HiPerGator is the University of Florida’s 4th-generation supercomputer, featuring 63 DGX B200 nodes (504 NVIDIA Blackwell GPUs), 19,200 CPU cores, 600 NVIDIA L4 GPUs, and an 11 PB all-flash storage system, set for full production in Fall 2025.

This tutorial keeps your original simple, clean, and practical style — clear structure, minimal decoration, and easy-to-copy command sections, while highlighting key ideas and warnings with color.

1. Quick Start

This section guides you through the very basics of connecting to HiPerGator and running your first job.

1.1 Connecting to HiPerGator

There are two main ways to access HiPerGator:

1.1.1 SSH (command line access)

If you prefer the terminal, log in via SSH:

ssh <gatorlink_username>@hpg.rc.ufl.edu

Replace <gatorlink_username> with your UF GatorLink ID. The first login may ask you to confirm the server fingerprint. DUO MFA is required.

Once logged in, you start in your home directory:

/home/$username

Tip: keep login node usage light — editing files, submitting jobs, checking status. Do not run heavy CPU/GPU workloads on the login node.

1.1.2 Open OnDemand (web interface)

For users who prefer a graphical interface, Open OnDemand offers browser-based remote access:

👉 https://ood.rc.ufl.edu

You can launch VNC-based GUI sessions, file explorers, and interactive jobs.

Note: The GUI provided by Open OnDemand is VNC-based, not a full desktop environment. Some GUI applications requiring hardware acceleration may not run properly.

1.2 Submit Your First Job

HiPerGator uses Slurm as the job scheduler. Heavy computations must not be run on the login nodes.

You have two main ways to run jobs:

  • Batch jobs
  • Interactive jobs

Batch Job Example

Create a Slurm script:

vim test_job.slurm

Paste:

#!/bin/bash
#SBATCH --job-name=Example
#SBATCH --mail-type=END,FAIL
#SBATCH --mail-user=your_email@ufl.edu

#SBATCH -p your_preferred_partition
#SBATCH --qos=your_qos
#SBATCH --nodes=1
#SBATCH --ntasks=1
#SBATCH --cpus-per-task=3
# #SBATCH --gres=gpu:b200:4     # Uncomment if you need GPUs
#SBATCH --mem=16GB
#SBATCH --time=00:20:00
#SBATCH --output=my_first_job_%j.log

echo "Hello from HiPerGator!"

Key fields to check before submitting:

  • --job-name: short, descriptive job name
  • --mail-user: use a valid email so you get notifications
  • -p / --qos: must match the partition/QOS you are allowed to use
  • --time: set a realistic time limit; too long can delay scheduling

Warning: Requesting more CPUs/GPUs/memory/time than your QOS allows may cause the job to be held or rejected.

Submit the job:

sbatch test_job.slurm

Check queue:

squeue -u $USERNAME

View output:

cat my_first_job_*.log

Interactive Job Example

Request an interactive session on a compute node:

srun --ntasks=16 --mem=64GB --gres=gpu:1 \
     --partition=hpg-turin --time=00:20:00 \
     --pty /bin/bash

Use this for: debugging, testing commands, running notebooks, or exploring the environment.

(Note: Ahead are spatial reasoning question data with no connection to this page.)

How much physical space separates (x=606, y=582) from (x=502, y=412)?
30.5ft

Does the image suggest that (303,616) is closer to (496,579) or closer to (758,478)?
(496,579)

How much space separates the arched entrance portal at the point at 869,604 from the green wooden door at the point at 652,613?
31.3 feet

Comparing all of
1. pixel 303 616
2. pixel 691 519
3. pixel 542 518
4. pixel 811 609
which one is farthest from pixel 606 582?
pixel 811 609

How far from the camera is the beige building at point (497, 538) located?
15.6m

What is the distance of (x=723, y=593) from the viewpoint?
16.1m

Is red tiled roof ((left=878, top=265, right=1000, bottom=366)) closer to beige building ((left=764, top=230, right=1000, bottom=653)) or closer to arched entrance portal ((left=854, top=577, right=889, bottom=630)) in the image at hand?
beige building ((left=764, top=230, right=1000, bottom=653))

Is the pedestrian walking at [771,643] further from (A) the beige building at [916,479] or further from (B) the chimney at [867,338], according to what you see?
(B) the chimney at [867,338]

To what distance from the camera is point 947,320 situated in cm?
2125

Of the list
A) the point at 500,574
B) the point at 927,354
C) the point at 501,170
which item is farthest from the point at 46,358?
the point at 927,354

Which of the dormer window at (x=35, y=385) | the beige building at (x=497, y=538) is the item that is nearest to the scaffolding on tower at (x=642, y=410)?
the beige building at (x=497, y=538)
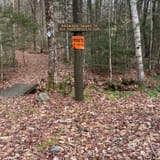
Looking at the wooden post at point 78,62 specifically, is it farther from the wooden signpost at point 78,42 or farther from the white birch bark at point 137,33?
the white birch bark at point 137,33

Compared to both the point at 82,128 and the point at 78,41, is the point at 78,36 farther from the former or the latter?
the point at 82,128

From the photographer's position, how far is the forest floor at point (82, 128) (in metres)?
3.91

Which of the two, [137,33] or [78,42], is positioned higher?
[137,33]

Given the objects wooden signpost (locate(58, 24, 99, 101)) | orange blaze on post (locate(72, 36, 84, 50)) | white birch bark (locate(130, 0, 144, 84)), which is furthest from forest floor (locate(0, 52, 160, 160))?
white birch bark (locate(130, 0, 144, 84))

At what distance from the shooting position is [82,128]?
4.84 meters

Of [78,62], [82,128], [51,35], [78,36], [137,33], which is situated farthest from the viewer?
[137,33]

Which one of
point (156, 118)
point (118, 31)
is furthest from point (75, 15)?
point (118, 31)

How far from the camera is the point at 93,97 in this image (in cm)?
723

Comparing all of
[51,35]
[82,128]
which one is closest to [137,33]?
[51,35]

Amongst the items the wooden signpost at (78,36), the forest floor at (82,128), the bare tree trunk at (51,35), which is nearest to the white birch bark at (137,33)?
the forest floor at (82,128)

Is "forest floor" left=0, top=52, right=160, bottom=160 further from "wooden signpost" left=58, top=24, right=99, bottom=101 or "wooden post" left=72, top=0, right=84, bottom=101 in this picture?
"wooden signpost" left=58, top=24, right=99, bottom=101

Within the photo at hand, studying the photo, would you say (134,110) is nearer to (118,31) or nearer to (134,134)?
(134,134)

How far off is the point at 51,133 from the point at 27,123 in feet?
3.03

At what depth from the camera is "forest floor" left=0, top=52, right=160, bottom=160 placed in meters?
3.91
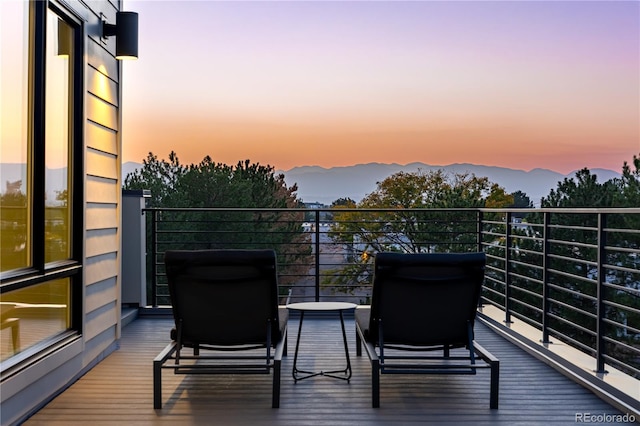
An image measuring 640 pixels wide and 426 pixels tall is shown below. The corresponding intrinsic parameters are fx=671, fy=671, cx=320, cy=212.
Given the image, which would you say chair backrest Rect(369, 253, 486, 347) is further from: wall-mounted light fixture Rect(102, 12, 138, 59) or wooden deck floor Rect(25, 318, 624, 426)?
wall-mounted light fixture Rect(102, 12, 138, 59)

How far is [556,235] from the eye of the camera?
68.0 feet

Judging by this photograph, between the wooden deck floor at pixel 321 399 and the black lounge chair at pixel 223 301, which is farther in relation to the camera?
the black lounge chair at pixel 223 301

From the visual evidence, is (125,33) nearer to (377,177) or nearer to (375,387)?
(375,387)

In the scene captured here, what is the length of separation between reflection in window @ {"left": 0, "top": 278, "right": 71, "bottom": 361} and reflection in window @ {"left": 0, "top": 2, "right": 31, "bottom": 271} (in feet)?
0.63

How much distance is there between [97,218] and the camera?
197 inches

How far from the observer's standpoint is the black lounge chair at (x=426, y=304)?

✓ At this point, you’ve successfully:

  • Logged into HiPerGator
  • Submitted a Slurm job
  • Retrieved output
  • Started an interactive session

You now have the full basic workflow from login → job submission → output checking → interactive work.

2.Tricks

Everything here keeps your original concise style — short notes, simple tips, fast lookup.

Module System (ml)

module load apptainer
module avail
module list

Tip: always load required modules inside your job script or interactive session, so the environment is correctly set up on the compute node.

Monitor your QOS / System Status

sacctmgr show associations where user=$USER format=account,user,partition,qos,grpcpus,grpmem,grpnodes
sinfo -s

After you get your account and groups, do:

sacctmgr show account Your_Account withassoc format=account,user,fairshare,grpcpurunmins,grpcpus,grpmem

SSH Tunnel (VS Code Remote Tunnels)

You can use VS Code Remote Tunnels to connect without manually forwarding ports:

👉 https://code.visualstudio.com/docs/remote/tunnels

On the HiPerGator login node:

code tunnel

Then connect from your local VS Code.

Warning: If you SSH from the login node directly into a compute node, running commands such as nvidia-smi will show all GPUs on the node. This happens because GPU isolation is enforced by Slurm, not by SSH.

Avoid manually SSH-ing into compute nodes. Always use srun or salloc so Slurm enforces proper GPU isolation.

Tip: keep the tunnel session open while you work.